Morgan’s second consideration relates to container networking, particularly with respect to hostnames because containers’ instances (“pods”) are automatically destroyed and recreated with new hostnames after automatic rescheduling. As such, the features of Kubernetes that make it attractive as a system for automating deployment, scaling, and management of containerized applications can potentially break inter-container communication.
Given these facts, many architects do not consider Docker containers and Kubernetes to be a means of making available MongoDB replica sets, despite the inherent benefits of these technologies. To address these concerns, the Kubernetes community has introduced StatefulSets.
StatefulSets were introduced in Kubernetes as a beta resource in Version 1.5 and became stable and made generally available in Version 1.9. They are specifically designed to manage stateful applications, such as MongoDB.
The Kubernetes documentation states:
Like a Deployment, a StatefulSet manages Pods that are based on an identical container spec. Unlike a Deployment, a StatefulSet maintains a sticky identity for each of their Pods. These pods are created from the same spec, but are not interchangeable: each has a persistent identifier that it maintains across any rescheduling.

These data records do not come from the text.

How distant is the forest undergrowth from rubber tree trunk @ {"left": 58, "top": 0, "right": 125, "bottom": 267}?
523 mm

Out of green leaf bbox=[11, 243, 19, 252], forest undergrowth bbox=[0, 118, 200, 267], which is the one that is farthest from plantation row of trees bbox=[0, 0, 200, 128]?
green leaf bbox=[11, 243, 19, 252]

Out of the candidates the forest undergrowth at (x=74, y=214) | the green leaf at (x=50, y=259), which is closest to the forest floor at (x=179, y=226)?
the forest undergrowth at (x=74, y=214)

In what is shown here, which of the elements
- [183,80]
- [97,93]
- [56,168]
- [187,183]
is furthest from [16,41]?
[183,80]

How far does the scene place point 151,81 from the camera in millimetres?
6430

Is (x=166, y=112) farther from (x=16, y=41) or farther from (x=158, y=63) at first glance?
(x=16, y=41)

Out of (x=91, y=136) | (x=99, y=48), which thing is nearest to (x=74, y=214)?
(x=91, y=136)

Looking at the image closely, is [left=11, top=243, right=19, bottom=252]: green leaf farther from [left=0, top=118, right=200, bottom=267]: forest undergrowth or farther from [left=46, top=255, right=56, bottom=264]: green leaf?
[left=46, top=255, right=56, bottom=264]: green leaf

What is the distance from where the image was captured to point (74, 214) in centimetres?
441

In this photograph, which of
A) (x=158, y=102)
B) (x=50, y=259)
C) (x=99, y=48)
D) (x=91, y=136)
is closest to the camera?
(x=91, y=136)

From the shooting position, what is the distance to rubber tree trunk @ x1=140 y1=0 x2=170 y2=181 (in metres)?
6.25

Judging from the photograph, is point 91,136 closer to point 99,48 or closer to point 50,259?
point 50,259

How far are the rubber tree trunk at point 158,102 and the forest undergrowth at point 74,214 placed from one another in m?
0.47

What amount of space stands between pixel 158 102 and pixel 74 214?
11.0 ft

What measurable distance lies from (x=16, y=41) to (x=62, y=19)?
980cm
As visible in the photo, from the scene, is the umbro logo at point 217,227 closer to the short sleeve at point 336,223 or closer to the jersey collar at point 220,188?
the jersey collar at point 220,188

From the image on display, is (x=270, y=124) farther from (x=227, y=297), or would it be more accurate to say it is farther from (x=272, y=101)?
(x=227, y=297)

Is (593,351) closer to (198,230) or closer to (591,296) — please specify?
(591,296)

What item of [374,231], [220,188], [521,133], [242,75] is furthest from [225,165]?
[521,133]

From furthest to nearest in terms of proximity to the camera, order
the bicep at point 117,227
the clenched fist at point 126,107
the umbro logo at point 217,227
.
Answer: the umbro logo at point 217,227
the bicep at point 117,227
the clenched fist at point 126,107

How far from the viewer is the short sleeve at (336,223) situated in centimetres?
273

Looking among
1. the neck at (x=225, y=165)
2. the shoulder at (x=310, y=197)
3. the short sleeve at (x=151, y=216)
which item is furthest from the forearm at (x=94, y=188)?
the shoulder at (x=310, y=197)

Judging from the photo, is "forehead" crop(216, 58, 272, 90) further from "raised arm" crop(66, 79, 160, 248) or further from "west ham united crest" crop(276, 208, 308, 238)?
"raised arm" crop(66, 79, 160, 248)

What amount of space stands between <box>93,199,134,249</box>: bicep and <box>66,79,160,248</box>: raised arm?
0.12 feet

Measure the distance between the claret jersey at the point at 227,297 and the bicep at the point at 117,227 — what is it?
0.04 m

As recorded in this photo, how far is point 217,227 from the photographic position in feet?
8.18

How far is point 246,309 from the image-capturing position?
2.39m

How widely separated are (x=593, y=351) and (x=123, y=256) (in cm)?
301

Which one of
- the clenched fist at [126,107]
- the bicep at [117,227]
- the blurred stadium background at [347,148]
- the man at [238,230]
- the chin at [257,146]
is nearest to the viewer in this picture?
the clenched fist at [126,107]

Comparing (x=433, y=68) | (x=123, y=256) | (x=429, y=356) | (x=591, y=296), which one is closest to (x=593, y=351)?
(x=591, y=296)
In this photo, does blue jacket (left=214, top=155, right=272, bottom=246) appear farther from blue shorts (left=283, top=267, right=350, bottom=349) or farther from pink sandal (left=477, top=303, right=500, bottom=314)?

Critically, StatefulSets provide two (out of five) important features that relate to the considerations for running MongoDB as a microservice with Docker and Kubernetes:
In short, this means that by using a single MongoDB Docker container, you can define a StatefulSet configuration within Kubernetes that can automatically create and attach persistent storage for a MongoDB replica set node. This set node will be addressable using a unique, known network name for any number of newly created nodes.
Given that the primary purpose of MongoDB is to provide access to stored data, it’s critical that the characteristics of the underlying persistent storage are able to meet various non-functional requirements of the application or the business.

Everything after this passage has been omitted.